1 Introduction

Neoadjuvant chemotherapy (NAC) is the standard treatment for locally advanced breast cancer [1]. Favorable response to NAC is best measured by pathological complete response (pCR), where the patient has no residual invasive disease in the breast and lymph nodes following treatment [2]. Only 10–50% of patients receiving NAC will experience pCR, leading to many unnecessary side effects and detriments to quality of life for non-responsive patients [3]. However, a growing body of work has suggested the potential of computational medical image analysis to enable the prediction of response to NAC from dynamic contrast-enhanced (DCE) MRI. Radiomics, the high-throughput extraction and analysis of algorithmically defined features from radiology, has been shown to predict response on pre-treatment DCE-MRI through attributes such as image texture [4]. Deep learning, involving the training of a convolutional neural network to identify novel predictive image patterns, has successfully been applied to response prediction prior to treatment [5].

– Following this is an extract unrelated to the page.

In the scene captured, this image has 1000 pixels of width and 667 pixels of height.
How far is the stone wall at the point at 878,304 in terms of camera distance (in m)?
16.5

An emerging trend is that prediction of response to NAC is not only a matter of selecting the right computational tools, but also where they are deployed. For instance, previous work has shown that supplementing radiomic features extracted from the tumor itself with texture features computed within the peri-tumoral region - the tumor’s surrounding environment - enables improved prediction of pCR from pre-treatment DCE-MRI [4] and the ability to identify genotypes associated with response to targeted therapy [6]. A related study, using deep learning for predicting response to esophageal cancer based on the tumor and peritumoral region on PET, was reported in [7].

While several studies have investigated the fusion of radiomics and deep learning, a large portion employ naive ensembling strategies [8, 9] that weight each equally without consideration of their relative strengths and weaknesses. However, it is not clear that the different types of representations are ideally suited uniformly across the different parts of the region of interest (ROI). For instance, in the case of a lung nodule on CT, while CNNs might capture unique heterogeneity patterns pertaining to ground glass opacity within the nodule, radiomic edge operators might accentuate unique attributes relating to margin spicularity. In other words, spatially invoking specific representations might be a better mechanism for feature fusion compared to combining multiple representations within the same ROI.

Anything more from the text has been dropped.